Stated problem: Everything from the line containing "Which of point" down to the last line of the entries below must be transcribed exactly, and nothing else.

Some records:
──────────────────────────────
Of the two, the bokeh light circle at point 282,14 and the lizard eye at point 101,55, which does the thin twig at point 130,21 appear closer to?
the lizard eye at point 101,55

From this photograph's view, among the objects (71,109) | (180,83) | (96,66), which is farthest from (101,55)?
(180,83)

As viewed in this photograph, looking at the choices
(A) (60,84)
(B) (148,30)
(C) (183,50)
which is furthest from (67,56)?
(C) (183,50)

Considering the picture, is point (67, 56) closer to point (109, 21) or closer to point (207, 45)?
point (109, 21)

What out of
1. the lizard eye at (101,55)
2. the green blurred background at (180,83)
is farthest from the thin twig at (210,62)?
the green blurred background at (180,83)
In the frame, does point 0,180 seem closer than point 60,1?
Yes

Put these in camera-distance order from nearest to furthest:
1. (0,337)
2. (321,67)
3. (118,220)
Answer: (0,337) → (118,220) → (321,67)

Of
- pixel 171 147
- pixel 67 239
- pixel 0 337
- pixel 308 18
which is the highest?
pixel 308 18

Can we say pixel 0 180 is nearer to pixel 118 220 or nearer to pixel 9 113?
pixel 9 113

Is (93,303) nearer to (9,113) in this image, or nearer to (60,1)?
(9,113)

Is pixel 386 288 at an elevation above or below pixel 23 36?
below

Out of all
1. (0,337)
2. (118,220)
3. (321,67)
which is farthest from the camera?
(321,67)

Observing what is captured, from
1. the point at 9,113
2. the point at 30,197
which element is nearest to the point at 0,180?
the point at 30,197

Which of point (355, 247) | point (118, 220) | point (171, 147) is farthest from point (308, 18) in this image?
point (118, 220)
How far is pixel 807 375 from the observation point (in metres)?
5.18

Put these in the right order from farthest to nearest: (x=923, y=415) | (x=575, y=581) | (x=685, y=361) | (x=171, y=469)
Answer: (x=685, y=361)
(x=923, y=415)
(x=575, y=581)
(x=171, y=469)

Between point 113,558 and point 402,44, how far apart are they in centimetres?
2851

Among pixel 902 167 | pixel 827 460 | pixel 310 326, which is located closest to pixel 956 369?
──────────────────────────────
Correct output:
Which of point (355, 247) | point (118, 220) | point (171, 147) is farthest from point (308, 18) in this image?
point (118, 220)
How far is pixel 807 375 from the observation point (in metres)?
5.18

Put these in the right order from farthest to nearest: (x=923, y=415) | (x=575, y=581) | (x=685, y=361) | (x=171, y=469)
Answer: (x=685, y=361)
(x=923, y=415)
(x=575, y=581)
(x=171, y=469)

Between point 113,558 and point 402,44, how far apart are they in centimetres?
2851

Among pixel 902 167 | pixel 827 460 | pixel 310 326, which is located closest to pixel 956 369?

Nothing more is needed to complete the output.